> Text segment:

Segment Open

Less quota available, combined with the end of the commercial dive fishery for sea cucumbers earlier this month, typically means that fewer divers participate in the geoduck fishery after the new year. That allows for more fishing time for the remaining divers.

"When everyone goes home, some of those divers don't come back," Doherty said. "So we can move on to a two-day-a-week fishery."

Breese said weather has seemed to slow the pace of the fishery since the 2009-10 season began on Oct. 1.

"Last year we started with a one-day-a-week fishery, but there were still several days where the weather was fairly good so it allowed them to be able to harvest between 50,000 and 70,0000 pounds per opening," Breese said. "This year, due to weather, most of the openings have been around the 40,000- to 50,000-pound range, with some all the way down to the 20,000- to 30,000-pound range for our single-day openings."

The open fishing days have seen participation by 45-50 divers, according to Breese.

Southeast Alaska has 21 specific fishing areas potentially available for harvest this season. Most areas are near Ketchikan or off the west coast of Prince of Wales Island.

Fishermen harvest geoducks from a specific harvest area only after a sample of the area's geoducks has been tested and determined to be below a certain level of paralytic shellfish poisoning.

That allows geoducks from that area to be sold into the "live" market that earns a lot more money for divers than do geoducks sold as processed clams.

It's difficult to predict which areas will test above or below the PSP limits ahead of any potential open fishing dates.

Segment Closed

> What this exercise asks:
**1)** In the geoduck fishery text, how many specific fishing areas does Southeast Alaska have potentially available for harvest this season?
**2)** Reproduce the geoduck fishery text word for word from "Breese said weather" to "according to Breese.".
The listing has no connection to the geoduck fishery text.

> Data extract:
Segment Open

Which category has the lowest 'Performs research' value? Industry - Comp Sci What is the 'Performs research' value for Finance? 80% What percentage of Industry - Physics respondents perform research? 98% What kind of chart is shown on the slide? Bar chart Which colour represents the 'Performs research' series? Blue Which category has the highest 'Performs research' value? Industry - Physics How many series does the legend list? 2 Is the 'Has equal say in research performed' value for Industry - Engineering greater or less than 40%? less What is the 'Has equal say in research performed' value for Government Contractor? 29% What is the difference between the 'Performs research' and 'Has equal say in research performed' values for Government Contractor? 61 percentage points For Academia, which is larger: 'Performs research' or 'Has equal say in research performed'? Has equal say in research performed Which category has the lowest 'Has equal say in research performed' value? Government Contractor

Segment Closed

> Responses for each task:
**1)** 21

**2)**
Breese said weather has seemed to slow the pace of the fishery since the 2009-10 season began on Oct. 1.

"Last year we started with a one-day-a-week fishery, but there were still several days where the weather was fairly good so it allowed them to be able to harvest between 50,000 and 70,0000 pounds per opening," Breese said. "This year, due to weather, most of the openings have been around the 40,000- to 50,000-pound range, with some all the way down to the 20,000- to 30,000-pound range for our single-day openings."

The open fishing days have seen participation by 45-50 divers, according to Breese.